Jimble Girl – a young punky-dressed Island girl of about 18-19, who, whilst rolling wide-end-and-twist-style cigarette-esque things for her and her mates on the far side of the social circle (literally) was telling everyone about the particular slang associated with that pastime on the Isle of Wight, unaware that she wasn’t the only one from the Island. A ‘Jimble’ was allegedly an almost finished cigarette-esque thing, and ‘Nigels’ were the last few draws of one, which automatically went to anyone called Nigel if they happened to be present when said cigarettey object passed over the Jimble Threshold. We later found her working on the Henna Tattoo stall whilst wearing stripy socks.
Bob – in late middle age, Bob was a totally pissed yet congenial bloke who insisted on attempting to light Sambucca in his own mouth after seeing someone light it in mine, which was...entertaining.

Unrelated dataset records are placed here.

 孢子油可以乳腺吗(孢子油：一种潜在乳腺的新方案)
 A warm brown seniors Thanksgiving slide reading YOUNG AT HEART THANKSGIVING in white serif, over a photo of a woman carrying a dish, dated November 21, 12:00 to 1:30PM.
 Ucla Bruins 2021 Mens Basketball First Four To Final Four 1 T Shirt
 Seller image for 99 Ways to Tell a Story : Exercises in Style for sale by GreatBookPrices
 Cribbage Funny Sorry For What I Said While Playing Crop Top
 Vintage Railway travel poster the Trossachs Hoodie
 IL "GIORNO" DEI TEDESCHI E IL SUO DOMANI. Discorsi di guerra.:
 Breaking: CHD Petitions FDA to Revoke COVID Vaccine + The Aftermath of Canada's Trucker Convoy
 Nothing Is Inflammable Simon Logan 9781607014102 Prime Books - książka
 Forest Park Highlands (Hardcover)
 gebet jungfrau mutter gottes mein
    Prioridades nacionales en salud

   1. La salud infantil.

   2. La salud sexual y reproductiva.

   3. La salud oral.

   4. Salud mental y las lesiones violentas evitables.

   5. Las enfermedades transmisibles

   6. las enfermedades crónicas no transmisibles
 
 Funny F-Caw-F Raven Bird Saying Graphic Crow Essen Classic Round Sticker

Whilst Jimble Girl was passing round one of her specials on the other side of the (admittedly large) circle, he leapt up, intercepted said special, took a long drag and handed it back. Through the rolling mushroom cloud of exhaled smoke he said;
“I shouldn’t have done that you know...I’m an-an-an officer of the law!”
We thought this was quite funny. Then he sat down next to me and a wallet fell out of his pocket. I picked it up to hand it to him, and it swung open to reveal a Thames Valley Police badge with the name ‘R. Miller’ embossed on it.
Ten minutes later on my way back to the circle from the portaloos, I passed Bob being escorted off the campsite between two of his fellow officers, one of whom was reading him his rights.
Which was nice.
It emerged that his brief inhalation was the least of three offences he had allegedly committed that night, the other two being theft.
Starsailor were excellent, although the lead singer’s attempts at being all ‘rock’n’roll’ were cringeworthy...he was too much of a nice boy. Iggy Pop was good, and Paul Weller amazing. Paul Weller’s backing group seemed to consist of most of Ocean Colour Scene, which made Saturday’s headline act a bit of a bargain, to be honest!
Sunday and the John Baker Trio (possibly...this is from memory) were a highlight, and the startlingly energetic Queen-on-helium ‘The Darkness’ also rated quite highly. Counting Crows made the weekend and to be honest most of this month for me, after which Bryan Adams could have farted into the microphone for the full 90 minutes for all I cared, but in fact was surprisingly good. It’s easy to forget how many songs he’s done just by being around so bloody long. You don’t have to like them all, but he’s jumped into bed (figuratively speaking) with everyone from Mel C to Chicane, so there’s bound to be something of his that you can at least tap your foot to.
Putting money to one side, it was well worth spending two days of my holiday allowance for.
Has anyone got any spare tickets for Glastonbury?